We’ve created this and sometimes it works better than others. We track it. We ask the business partners every six months to talk about how their business partner is going and the female partner sits there and challenge asks. I think that it is really important. It has made us make some really different decisions on how to staff our senior women.

 

What else can we do to make an executive career more of a likely thing for a woman in management?

Georgette: I think it is starting with a technical skill and then building on that. Having a specific knowledge. Whether it’s the financials, whether it is the portfolio that you are dealing with and the risk profiles with that – it gives you a foundation to build on. And I think it is being open to developing the other skills that you need.

We don’t always know what path we are on so by being open to opportunities and being willing to try things is important.

And it is about developing a clear idea of what it is you want to do and not being afraid to voice that. In your annual review, on a regular catch up basis – make it known that you want opportunities to work on big projects if you are not getting those and being open to different challenges.

 

How should women communicate to ensure that management know about our ambitions? How do we keep it front-of-mind for our employer?
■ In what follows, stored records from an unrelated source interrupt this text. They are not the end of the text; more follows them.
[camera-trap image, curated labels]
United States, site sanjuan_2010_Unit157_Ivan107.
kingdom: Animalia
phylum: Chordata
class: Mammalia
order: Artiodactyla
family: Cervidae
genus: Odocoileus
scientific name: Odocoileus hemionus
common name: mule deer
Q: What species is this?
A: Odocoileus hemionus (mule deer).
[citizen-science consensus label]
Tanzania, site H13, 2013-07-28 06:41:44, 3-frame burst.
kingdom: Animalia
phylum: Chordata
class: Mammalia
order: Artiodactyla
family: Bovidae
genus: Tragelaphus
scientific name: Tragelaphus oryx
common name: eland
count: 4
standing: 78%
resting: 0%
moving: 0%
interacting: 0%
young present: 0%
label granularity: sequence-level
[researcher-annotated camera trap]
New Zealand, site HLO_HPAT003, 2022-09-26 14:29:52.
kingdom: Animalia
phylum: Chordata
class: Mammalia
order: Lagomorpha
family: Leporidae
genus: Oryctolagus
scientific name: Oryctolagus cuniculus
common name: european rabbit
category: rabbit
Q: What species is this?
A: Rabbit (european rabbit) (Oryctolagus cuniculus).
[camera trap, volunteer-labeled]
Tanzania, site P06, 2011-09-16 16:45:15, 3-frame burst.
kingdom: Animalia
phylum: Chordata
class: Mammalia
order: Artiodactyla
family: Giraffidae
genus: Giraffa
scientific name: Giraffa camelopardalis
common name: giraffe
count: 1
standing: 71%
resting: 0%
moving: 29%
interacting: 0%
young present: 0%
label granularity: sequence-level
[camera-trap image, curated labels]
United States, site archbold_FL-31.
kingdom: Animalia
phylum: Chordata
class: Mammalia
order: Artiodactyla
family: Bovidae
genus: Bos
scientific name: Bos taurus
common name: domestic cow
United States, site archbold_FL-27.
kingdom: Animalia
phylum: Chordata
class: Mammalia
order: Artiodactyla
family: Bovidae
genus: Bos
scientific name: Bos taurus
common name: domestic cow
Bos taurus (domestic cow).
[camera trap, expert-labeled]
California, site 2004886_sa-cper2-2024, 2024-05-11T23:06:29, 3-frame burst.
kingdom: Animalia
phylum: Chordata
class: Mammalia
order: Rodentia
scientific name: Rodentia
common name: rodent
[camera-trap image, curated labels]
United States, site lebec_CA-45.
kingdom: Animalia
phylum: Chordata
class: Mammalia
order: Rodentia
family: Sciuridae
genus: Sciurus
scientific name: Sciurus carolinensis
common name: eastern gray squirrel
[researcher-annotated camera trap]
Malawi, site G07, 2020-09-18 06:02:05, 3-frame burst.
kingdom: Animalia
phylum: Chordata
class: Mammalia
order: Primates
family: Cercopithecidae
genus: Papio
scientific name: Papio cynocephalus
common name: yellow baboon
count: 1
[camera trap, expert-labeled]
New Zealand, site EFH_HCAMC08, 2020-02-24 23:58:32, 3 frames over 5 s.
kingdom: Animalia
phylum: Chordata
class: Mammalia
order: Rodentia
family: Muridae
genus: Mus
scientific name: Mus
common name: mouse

Georgette: Talk about it. Don’t let it go. Sometimes we as women are not as vocal at following up. We mention something once and somebody doesn’t do anything and we let it slide but you have to stay on it and keep after it. Which is hard.

And you need to consider: “How do I add value?” One thing that I have always kept in mind is: “How do I add value to the organisation that I am working with?” It is a two-way relationship and I think that as you look at that, you always have to be thoughtful that you are adding to the business. The more you do that, the more people will consider you for projects and opportunities and recognise those that your name is on. Visibility is always important.